23 Haziran 2010

Mourinho Effect & El Diego



Dünya Kupası tüm hızıyla devam ediyor, Arjantin ve El Diego ilerliyor. İlk maçlar kaynaklı bir temkinli oyun, vuvuzela ve Ömer Üründül gibi etkenler bir bıkma hali yarattığından dem vuranların sayısı az değil.

İkinci maçlarla birlikte ilk maçlardaki heyecansızlık katsayısının azaldığını söyleyebilirim. Ancak hala izlenen futbol istenen seviyede değil. Grubun son maçlarının daha dikkatli oynanması gerekliliği ve sonrasında eleme usulü de başlayınca güzel futbol beklemek hayal olmaktan öteye geçmeyebilir.

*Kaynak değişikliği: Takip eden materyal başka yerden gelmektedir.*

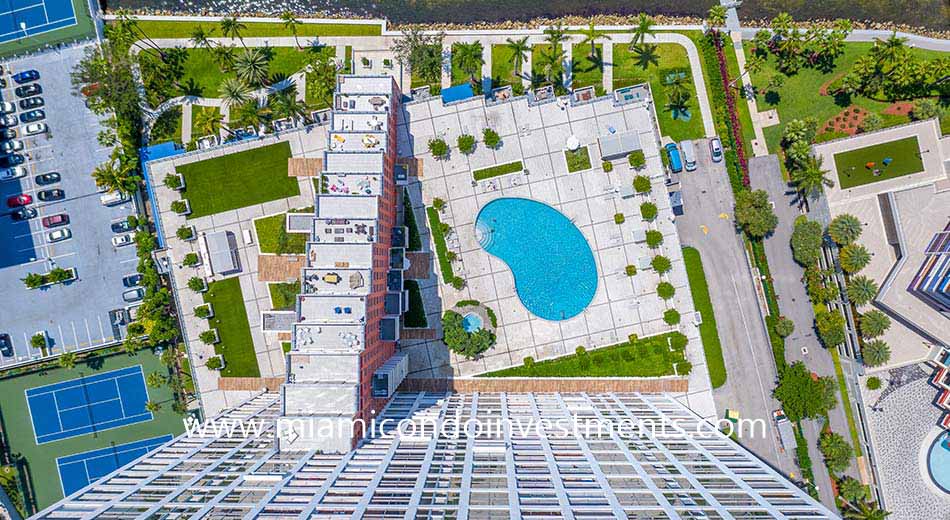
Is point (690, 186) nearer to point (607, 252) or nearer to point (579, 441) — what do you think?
point (607, 252)

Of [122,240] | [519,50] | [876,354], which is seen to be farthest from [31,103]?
[876,354]

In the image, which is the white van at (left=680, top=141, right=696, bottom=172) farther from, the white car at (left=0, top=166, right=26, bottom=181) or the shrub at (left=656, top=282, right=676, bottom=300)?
the white car at (left=0, top=166, right=26, bottom=181)

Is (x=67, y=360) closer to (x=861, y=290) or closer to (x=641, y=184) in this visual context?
(x=641, y=184)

Çok iyi alan savunması yapan takımlar seyredildi, bu da haliyle aradaki makasın ne kadar kapanabileceğini gösterdi açıkçası. Oyuncu kalitelerindeki fark artık eskisi kadar çok değil, verilen görevleri doğru uygulayan takımlar kök söktürebiliyorlar. Fransa'yı saymıyorum, Domenech faciası ama İngiltere'nin, Brezilya'nın ve İspanya'nın çektiği sıkıntı tam da buydu.

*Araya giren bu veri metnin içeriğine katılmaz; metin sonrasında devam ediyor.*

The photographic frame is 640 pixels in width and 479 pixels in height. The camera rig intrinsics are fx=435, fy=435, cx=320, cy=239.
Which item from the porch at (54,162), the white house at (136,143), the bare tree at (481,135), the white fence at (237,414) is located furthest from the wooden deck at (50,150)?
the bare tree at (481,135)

Aslında buna Mourinho Effect de denilebilir. Şampiyonlar Ligi'nde Barça'yı saf dışı eden bu oyun algısı giderek yaygınlaşıyor ve dünya futbolunu kanımca büyük bir tehlike bekliyor. Endüstriyel futbolun sadece kazanan takımlara prim sağladığı bu düzen, gözünü hırs bürümüş, kibirli, kariyer isteyen, para kazanması gereken teknik adamları da 1 - 0'a zorluyor.

Güzel oyun, güzel futbol ölmeye mahkum ediliyor yavaş yavaş. Elde kalan son kale FC Barcelona, direniyor, direnecek!

Yine de İspanya karşısındaki Mourinho etkisinde kalmış olan İsviçre'yi beğendim, topu kazanabildikleri sürece hücum etmeyi de düşündüler, etkiden kurtularak. Sadece yetenekleri kısıtlıydı, 2 - 3 defa gelip tek gol atabildiler. Inter ise dünyanın en iyi oyuncularıyla 15 metrede beklemeyi tercih etti.



İspanya neden kaybetti çok sorgulanıyor ve cevabı kanımca Mourinho Etkisi. Bir de Barça'nın futbol felsefesinin tam yansıması değil İspanya, bir alt versiyonu. Sebebiyse Barça'da oynamayan oyuncular ve onlara uyum sağlamak zorunda kalan Barcelonalılar. Jesus Navas'ın sürekli sağ kanatta topla buluşup ceza sahasına orta kesmesini Barça'da görmek zor ya da bir Messi etkeni yok İspanya'da. Bek oyuncuları Xavi ve Iniesta'nın alanı yanlamasına kullanmasında üretkenlik yaratamıyorlar. S Ramos eskisi gibi değil, Türkiye maçında Alves ötesiydi. Iniesta'nın sakatlık sonrası eski gücünde olmaması da bir başka sıkıntı, Cesc de öyle. İngiltere'de Rooney de aynı sorunla boğuşuyor, sıradan bir futbolcu görüntüsünde fizik kondüsyonu yetersiz olunca.

Kuzey Kore, Şili, İsviçre ve Amerika oyunlarıyla göz dolduran ülkeler. Seviyelerinin üstünde bir performans sunuyorlar ve büyük keyif veriyorlar bizlere. Futbolu geç keşfeden Amerikalılar resmen akademik futbol oynuyor, futbolu da kendi sporlarına benzetmeye başladılar, her hücumun setini çiziyorlar muhtemelen, Bradley, oğul olan, sahadaki teknik adam, kenardakinin elçisi, babasının.

Bir de Arjantin var elbette. Pablo -Diego Armando Maradona- Neruda, biz orada! felsefesinin bize dayattığı, Emir Kusturica belgeselinin ağlattığı, Tanrı'nın eli, sol ayağı, kendisi. O oynuyormuşçasına heyecan dolu, Messi sanki çocuğuymuşcasına, kupayı 10 numaralı formasıyla Thatcher'ın İngiltere'sinden çalacakmış gibi, hakkını alacakmış gibi seyreyliyorum.

'Diego hala En Büyük' demek için 5 maç kaldı!

Yaşasın Futbol, Mourinho etkisinden kendini koruyabilenler ve daim olsun FC Barcelona.